Sie hatten beide das größte Glück dieser Erde verdient und er hoffte, dass sie es finden würden. Er hatte es nie in einer anderen Person gefunden, sondern nur in den Weiten der Wälder. Er seufzte tief und ließ seinen Blick aus dem schmalen Fenster gleiten. Im Garten blühten ein paar Rosen, die sich starrköpfig ihren Weg durch das alles überwuchernde Unkraut in die Freiheit gesucht hatten. Ihm kam eine Idee und er eilte hinunter, um wenig später einen duftenden Strauß der zartrosafarbenen Blüten in Annabelles Zimmer zu stellen. Er begutachtete sein Werk und war zufrieden.
Während Silvan einen Raum einrichtete, räumten Annabelle und Kendrik einen anderen aus. Eilig packten sie all die verstreut liegenden Sachen, Kleidung, Werkzeuge und Messer in ihre Taschen. Keiner der beiden war von Natur aus besonders ordentlich, aber darauf kam es auch keinem in diesem Augenblick an. Kendrik musterte seine Begleiterin vorsichtig aus den Augenwinkeln. Sie wirkte gelöst und befreit, beinahe glücklich. Wenn er nicht gewusst hätte, wie verzweifelt sie noch in der Nacht zuvor gewesen war, er hätte nicht gedacht, dass irgendwas ihr Leben trübte.
Es hatte ihn verwundert, dass sie sich weigerte, in der weitläufigen Burg leben zu wollen, die ihn jedes Mal ein wenig eingeschüchterte, wenn er dort etwas zu erledigen hatte. Aber es war nicht das erste Mal, dass sie ihn mit etwas, das sie tat oder sagte, überraschte. Vielleicht sollte er sich allmählich daran gewöhnt haben, dass sie anders war. Aber gerade deshalb mochte er sie. Abelle brachte ihn stets aufs Neue zum Staunen.

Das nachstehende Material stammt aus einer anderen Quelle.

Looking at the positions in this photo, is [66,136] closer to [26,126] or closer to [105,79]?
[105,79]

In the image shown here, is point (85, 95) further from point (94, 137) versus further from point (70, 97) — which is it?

So wie sie frei heraus sagte, was sie dachte. Während er selbst peinlich berührt gewesen war, hatte sie seinem Onkel ins Gesicht gelacht und eine Antwort parat gehabt. Sie brachte ihn dazu, Dinge zu tun, die er bisher für unmöglich gehalten hatte und sich nach Dingen zu sehnen, die er immer für nicht begehrenswert erachtet hatte. Wie sehr er sich doch getäuscht hatte. In allem. Trotzdem hatten die beiden nicht darüber gesprochen und er wusste nicht, was es bedeutete, dass sie sich ein Bett geteilt hatten. Er wusste, was es ihm bedeutete. Aber er hatte keinen Schimmer was es für sie gewesen war. Ob es überhaupt irgendeine Bedeutung für sie hatte? Und er traute sich nicht, sie danach zu fragen. Und selbst wenn er den Mut aufbringen würde, wüsste er nicht, wie er danach fragen sollte. Worte waren nach wie vor nicht seine Stärke und erst recht nicht, über Gefühle zu reden - noch schlimmer über seine eigenen Gefühle. So schwieg er nachdenklich, während er ein Kleidungsstück nach dem anderen in seinen Jutebeutel stopfte.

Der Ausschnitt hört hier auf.